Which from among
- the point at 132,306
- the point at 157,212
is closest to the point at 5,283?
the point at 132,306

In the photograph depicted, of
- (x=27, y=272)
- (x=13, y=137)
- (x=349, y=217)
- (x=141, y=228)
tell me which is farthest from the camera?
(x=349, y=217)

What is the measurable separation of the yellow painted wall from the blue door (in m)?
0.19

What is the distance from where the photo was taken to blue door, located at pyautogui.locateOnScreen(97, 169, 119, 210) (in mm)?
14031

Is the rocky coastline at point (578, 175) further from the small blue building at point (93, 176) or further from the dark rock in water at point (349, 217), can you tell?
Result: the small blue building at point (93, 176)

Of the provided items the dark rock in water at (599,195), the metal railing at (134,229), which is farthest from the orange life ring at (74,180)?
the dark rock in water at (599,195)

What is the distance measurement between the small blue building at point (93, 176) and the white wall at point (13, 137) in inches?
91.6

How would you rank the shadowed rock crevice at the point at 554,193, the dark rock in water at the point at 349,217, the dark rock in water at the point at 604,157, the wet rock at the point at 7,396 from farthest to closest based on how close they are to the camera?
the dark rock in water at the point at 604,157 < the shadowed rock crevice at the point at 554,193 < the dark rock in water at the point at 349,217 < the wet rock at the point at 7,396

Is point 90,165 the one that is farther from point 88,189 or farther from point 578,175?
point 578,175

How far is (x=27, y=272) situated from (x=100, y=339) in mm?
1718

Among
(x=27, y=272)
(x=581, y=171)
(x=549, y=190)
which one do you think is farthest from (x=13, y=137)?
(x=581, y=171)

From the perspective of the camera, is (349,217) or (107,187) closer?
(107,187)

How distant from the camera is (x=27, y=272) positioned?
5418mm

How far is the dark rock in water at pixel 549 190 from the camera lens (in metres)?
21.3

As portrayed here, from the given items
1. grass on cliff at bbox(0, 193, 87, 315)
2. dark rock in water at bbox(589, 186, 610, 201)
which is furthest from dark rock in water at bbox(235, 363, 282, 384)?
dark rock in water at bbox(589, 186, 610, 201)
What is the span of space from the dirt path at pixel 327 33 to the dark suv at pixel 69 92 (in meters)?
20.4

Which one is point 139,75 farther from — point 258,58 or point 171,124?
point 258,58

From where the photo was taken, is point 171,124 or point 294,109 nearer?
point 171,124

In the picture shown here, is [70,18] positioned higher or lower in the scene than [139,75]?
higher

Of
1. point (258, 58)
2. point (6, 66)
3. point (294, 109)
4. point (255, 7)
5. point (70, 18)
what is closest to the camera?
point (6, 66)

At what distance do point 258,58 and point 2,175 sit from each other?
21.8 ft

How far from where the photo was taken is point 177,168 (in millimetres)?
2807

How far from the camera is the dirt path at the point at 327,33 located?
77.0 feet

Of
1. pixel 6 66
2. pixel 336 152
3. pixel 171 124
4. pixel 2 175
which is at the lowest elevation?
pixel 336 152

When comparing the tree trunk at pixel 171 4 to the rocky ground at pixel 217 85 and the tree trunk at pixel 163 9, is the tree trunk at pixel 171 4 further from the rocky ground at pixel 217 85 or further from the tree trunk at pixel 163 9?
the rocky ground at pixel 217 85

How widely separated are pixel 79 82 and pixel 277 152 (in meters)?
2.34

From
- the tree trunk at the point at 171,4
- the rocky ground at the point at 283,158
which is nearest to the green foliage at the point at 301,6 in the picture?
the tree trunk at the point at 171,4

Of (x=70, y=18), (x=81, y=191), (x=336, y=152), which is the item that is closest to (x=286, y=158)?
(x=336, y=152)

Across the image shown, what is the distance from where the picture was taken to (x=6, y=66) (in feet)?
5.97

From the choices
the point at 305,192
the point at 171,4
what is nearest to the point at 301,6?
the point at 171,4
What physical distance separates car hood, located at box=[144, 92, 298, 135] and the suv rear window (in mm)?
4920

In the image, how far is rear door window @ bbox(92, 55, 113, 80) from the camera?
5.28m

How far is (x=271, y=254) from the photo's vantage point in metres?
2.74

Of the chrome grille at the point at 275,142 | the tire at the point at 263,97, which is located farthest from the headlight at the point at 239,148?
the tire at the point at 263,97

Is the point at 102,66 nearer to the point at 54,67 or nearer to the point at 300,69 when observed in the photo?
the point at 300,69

Problem description>
Reproduce the records verbatim, beginning with the line that contains "How far from the" and continuing through the last line of the records.

Problem solution>
How far from the camera is the dirt path at the point at 327,33 located?
77.0 feet

Of
1. pixel 6 66
2. pixel 336 152
3. pixel 171 124
4. pixel 2 175
which is at the lowest elevation?
pixel 336 152

When comparing the tree trunk at pixel 171 4 to the rocky ground at pixel 217 85 and the tree trunk at pixel 163 9, is the tree trunk at pixel 171 4 further from the rocky ground at pixel 217 85 or further from the tree trunk at pixel 163 9?
the rocky ground at pixel 217 85

How widely separated are pixel 79 82 and pixel 277 152 (in meters)?
2.34

From
- the tree trunk at the point at 171,4
- the rocky ground at the point at 283,158
which is nearest to the green foliage at the point at 301,6 in the picture?
the tree trunk at the point at 171,4

Of (x=70, y=18), (x=81, y=191), (x=336, y=152), which is the item that is closest to (x=286, y=158)?
(x=336, y=152)

Across the image shown, what is the distance from where the picture was taken to (x=6, y=66) (in feet)?
5.97

From the choices
the point at 305,192
the point at 171,4
what is nearest to the point at 301,6?
the point at 171,4
What physical distance separates car hood, located at box=[144, 92, 298, 135] and the suv rear window (in mm)?
4920

In the image, how far is rear door window @ bbox(92, 55, 113, 80) from the camera?
5.28m

How far is (x=271, y=254) from the photo's vantage point in metres?
2.74

Of the chrome grille at the point at 275,142 | the tire at the point at 263,97, which is located farthest from the headlight at the point at 239,148?
the tire at the point at 263,97

Is the point at 102,66 nearer to the point at 54,67 or nearer to the point at 300,69 when observed in the photo?
the point at 300,69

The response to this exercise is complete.